The Japanese photographer Tomatsu Shiro offers in a series of 3 photo books - The Dome, Rivers en Houses - a unique look into the public space and architecture in Osaka, Japan.
The Dome is located in Nishi-ku, one of Osaka’s older downtown districts. When it was completed on March 1, 1997, the structure was called Osaka Dome, but on July 1, 2006, the name was changed to Kyocera Dome Osaka. Despite this, many locals continue to refer to it as Osaka Dome or simply the Dome.
In Japan, there are six dome-shaped stadiums used primarily for baseball – Sapporo, Tokorozawa, Tokyo, Nagoya, Fukuoka, and Osaka. What makes the Osaka stadium distinctive is the silver bowl-like structure on top of the cylindrical section and the large hatband-like corrugated tubes attached that recall the body of a snake or dragon. These tubes, visible from any point around the structure, add some variety to the Dome’s otherwise uniform features.

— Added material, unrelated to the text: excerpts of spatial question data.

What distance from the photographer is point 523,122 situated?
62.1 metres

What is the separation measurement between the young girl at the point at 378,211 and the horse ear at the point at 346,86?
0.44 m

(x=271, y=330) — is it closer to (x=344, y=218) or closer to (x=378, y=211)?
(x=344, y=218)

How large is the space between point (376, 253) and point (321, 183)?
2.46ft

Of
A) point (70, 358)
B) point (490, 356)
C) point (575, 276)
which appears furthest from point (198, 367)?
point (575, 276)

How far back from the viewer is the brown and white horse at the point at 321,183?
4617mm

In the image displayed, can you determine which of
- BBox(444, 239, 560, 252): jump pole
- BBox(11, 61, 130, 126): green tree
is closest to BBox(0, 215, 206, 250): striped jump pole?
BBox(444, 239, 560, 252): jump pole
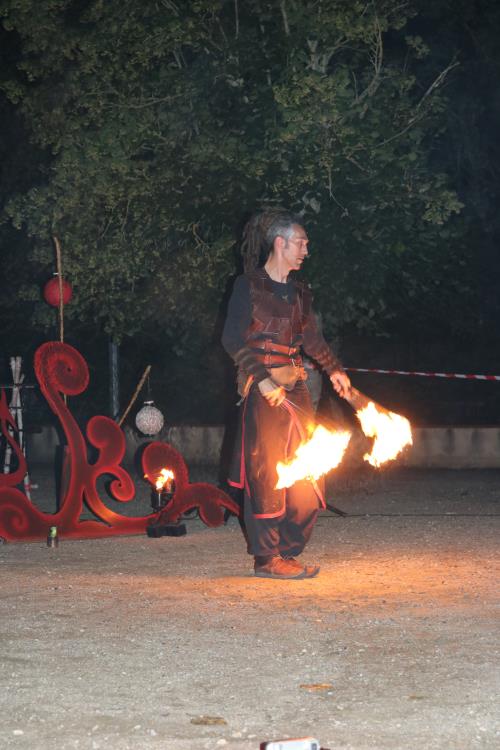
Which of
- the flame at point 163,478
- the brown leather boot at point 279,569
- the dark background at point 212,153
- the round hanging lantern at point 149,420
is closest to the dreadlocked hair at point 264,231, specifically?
the brown leather boot at point 279,569

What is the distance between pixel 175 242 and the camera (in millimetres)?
13812

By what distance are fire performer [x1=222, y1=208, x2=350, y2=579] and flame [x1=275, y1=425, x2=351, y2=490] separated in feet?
0.24

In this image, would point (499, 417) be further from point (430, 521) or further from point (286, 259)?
point (286, 259)

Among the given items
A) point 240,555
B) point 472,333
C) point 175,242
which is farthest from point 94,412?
point 240,555

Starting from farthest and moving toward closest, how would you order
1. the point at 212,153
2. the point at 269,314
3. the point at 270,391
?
the point at 212,153
the point at 269,314
the point at 270,391

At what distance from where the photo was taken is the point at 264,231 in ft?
27.3

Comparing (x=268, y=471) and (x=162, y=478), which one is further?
(x=162, y=478)

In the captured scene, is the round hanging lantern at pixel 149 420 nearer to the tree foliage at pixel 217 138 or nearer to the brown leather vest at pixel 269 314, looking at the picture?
the tree foliage at pixel 217 138

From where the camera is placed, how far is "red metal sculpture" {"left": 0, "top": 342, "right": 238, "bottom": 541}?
9867 millimetres

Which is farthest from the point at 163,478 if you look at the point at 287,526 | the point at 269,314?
the point at 269,314

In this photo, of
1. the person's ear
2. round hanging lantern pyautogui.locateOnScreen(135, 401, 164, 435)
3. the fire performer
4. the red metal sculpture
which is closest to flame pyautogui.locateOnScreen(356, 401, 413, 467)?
the fire performer

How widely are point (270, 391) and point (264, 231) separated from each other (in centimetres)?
107

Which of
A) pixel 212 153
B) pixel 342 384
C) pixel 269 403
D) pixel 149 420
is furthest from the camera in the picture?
pixel 212 153

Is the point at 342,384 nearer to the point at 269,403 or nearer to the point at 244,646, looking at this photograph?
the point at 269,403
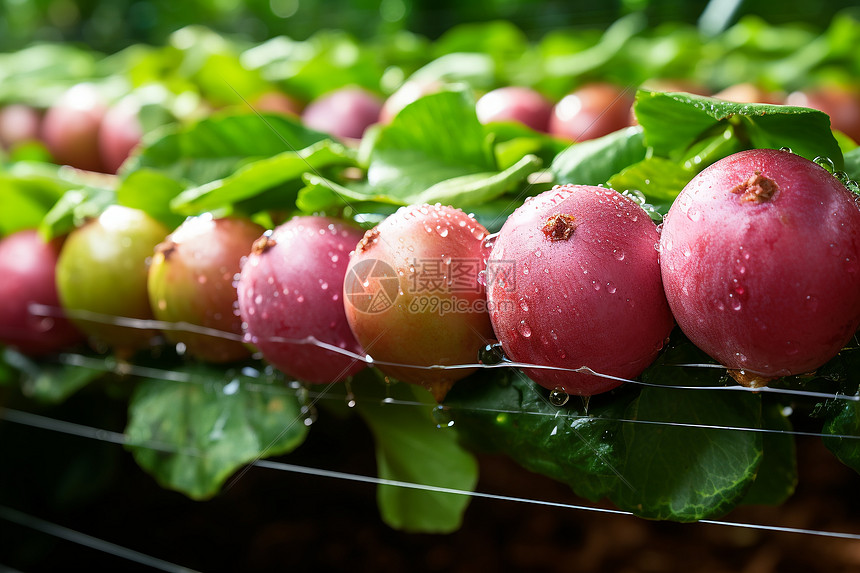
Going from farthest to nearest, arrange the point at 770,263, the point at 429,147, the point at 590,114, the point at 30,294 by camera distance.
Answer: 1. the point at 590,114
2. the point at 30,294
3. the point at 429,147
4. the point at 770,263

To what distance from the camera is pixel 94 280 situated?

A shiny silver color when completed, the Dome is reminiscent of a flying object from some distant planet, and originally seemed to signal a bright future for the area. Local residents anticipated that it would play a leading role in a major regional development project. But although all-star professional baseball games, magnificent concerts, and entrance ceremonies for huge universities and companies are often held inside, the Dome has simply turned into a strange gigantic structure that quietly lurks in the background.
At 83 meters, the Dome is lower than the famous Tsutenkaku Tower (app. 100 meters) in Osaka’s Shin-Sekai district and is overshadowed by surrounding office and apartment buildings, making it difficult to catch a glimpse of the entire structure.